Combining p-values via averaging

TL;DR

This paper introduces new methods for combining multiple p-values in hypothesis testing without dependence assumptions, extending classical results to generalized means and discussing their efficiency and application.

Contribution

It extends classical p-value combination methods to generalized means using recent mathematical finance techniques, including weighted averages and efficiency considerations.

Findings

Harmonic mean combination scaled by ln K is effective for large K.

Generalized means provide flexible p-value combination strategies.

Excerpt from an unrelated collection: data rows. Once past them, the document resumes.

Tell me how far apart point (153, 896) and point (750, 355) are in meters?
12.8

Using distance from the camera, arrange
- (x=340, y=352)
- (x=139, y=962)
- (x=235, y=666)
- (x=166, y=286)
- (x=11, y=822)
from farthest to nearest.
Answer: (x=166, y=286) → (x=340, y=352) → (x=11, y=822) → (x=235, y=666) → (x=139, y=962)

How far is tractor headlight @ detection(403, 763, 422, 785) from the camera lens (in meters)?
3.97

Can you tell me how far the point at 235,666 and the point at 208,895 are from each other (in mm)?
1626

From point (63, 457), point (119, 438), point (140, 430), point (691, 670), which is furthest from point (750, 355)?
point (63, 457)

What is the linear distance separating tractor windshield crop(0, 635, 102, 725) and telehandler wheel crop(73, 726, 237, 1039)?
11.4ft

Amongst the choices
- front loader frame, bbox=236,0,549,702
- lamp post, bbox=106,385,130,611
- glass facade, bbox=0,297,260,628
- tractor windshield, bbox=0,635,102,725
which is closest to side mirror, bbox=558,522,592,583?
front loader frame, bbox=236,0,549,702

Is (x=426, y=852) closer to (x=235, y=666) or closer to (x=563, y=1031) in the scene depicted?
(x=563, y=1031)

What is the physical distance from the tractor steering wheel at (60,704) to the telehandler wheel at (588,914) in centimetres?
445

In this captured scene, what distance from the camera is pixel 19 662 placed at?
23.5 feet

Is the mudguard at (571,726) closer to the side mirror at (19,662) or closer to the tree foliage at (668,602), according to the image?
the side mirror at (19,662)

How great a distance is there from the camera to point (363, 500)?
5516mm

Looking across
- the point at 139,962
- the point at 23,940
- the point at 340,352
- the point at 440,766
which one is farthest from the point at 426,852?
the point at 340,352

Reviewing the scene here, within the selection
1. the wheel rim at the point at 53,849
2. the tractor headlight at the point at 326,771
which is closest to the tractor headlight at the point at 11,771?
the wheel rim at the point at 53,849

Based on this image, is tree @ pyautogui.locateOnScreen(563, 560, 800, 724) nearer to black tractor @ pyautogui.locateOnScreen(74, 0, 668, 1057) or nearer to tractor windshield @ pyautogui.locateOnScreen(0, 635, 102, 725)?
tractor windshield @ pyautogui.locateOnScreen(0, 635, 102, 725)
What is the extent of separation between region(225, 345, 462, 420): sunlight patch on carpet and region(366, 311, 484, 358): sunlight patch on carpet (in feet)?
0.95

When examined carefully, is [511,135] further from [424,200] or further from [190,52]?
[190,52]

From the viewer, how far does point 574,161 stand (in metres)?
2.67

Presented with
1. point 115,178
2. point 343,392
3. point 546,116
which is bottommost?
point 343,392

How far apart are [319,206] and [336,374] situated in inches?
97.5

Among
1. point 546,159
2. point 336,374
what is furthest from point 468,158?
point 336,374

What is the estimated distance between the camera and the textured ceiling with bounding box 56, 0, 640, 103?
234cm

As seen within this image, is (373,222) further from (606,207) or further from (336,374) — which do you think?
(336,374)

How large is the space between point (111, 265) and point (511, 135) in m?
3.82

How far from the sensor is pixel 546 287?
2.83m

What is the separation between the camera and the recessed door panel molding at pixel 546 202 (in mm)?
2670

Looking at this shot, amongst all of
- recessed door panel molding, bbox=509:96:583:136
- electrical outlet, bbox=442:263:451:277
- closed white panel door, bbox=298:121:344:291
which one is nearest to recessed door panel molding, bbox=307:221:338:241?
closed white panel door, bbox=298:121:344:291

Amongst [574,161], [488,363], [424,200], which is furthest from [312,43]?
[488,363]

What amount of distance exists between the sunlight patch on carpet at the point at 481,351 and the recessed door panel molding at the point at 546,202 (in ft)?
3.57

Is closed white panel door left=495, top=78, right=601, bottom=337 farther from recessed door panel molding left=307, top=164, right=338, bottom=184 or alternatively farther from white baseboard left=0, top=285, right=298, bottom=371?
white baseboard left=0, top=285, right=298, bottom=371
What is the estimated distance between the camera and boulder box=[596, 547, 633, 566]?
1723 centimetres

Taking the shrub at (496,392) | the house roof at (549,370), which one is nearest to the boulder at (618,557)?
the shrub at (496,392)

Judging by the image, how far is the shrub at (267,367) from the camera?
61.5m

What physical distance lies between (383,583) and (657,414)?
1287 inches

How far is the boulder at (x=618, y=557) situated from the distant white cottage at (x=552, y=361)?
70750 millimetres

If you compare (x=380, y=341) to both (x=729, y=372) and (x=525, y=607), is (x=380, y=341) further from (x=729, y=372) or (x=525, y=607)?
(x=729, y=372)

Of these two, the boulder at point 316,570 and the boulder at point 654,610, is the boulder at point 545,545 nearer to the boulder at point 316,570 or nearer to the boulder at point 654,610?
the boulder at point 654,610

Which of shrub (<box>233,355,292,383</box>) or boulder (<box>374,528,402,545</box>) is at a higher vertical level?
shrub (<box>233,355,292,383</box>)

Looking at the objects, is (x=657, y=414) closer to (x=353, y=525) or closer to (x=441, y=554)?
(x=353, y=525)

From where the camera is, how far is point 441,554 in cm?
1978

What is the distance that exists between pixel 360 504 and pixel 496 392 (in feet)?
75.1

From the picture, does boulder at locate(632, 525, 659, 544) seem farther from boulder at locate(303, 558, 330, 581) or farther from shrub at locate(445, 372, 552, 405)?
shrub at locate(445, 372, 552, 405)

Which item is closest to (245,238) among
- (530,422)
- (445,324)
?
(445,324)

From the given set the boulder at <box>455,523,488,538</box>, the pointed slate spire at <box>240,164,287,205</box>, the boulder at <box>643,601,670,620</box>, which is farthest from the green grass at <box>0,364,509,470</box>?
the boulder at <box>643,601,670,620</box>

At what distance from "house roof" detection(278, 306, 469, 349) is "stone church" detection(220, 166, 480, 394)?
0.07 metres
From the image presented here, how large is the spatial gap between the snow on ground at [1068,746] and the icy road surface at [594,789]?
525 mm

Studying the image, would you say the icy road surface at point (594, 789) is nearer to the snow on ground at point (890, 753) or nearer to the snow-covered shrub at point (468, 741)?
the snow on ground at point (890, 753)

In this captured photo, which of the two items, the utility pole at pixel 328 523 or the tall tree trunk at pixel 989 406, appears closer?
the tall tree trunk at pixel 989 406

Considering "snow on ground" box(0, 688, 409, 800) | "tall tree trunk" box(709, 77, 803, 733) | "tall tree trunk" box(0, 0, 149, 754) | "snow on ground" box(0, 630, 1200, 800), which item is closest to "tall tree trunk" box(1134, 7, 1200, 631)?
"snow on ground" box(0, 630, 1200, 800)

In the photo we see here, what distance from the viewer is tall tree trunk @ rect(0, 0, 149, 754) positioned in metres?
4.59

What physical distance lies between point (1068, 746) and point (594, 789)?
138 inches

The methods improve robustness in multiple testing scenarios.

Abstract

This paper proposes general methods for the problem of multiple testing of a single hypothesis, with a standard goal of combining a number of p-values without making any assumptions about their dependence structure. An old result by R\"uschendorf and, independently, Meng implies that the p-values can be combined by scaling up their arithmetic mean by a factor of 2 (and no smaller factor is sufficient in general). A similar result about the geometric mean (Mattner) replaces 2 by $e$. Based on more recent developments in mathematical finance, specifically, robust risk aggregation techniques, we extend these results to generalized means; in particular, we show that $K$ p-values can be combined by scaling up their harmonic mean by a factor of $\ln K$ (asymptotically as $K\to\infty$). This leads to a generalized version of the Bonferroni-Holm procedure. We also explore methods using weighted averages of p-values. Finally, we discuss the efficiency of various methods of combining p-values and how to choose a suitable method in light of data and prior information.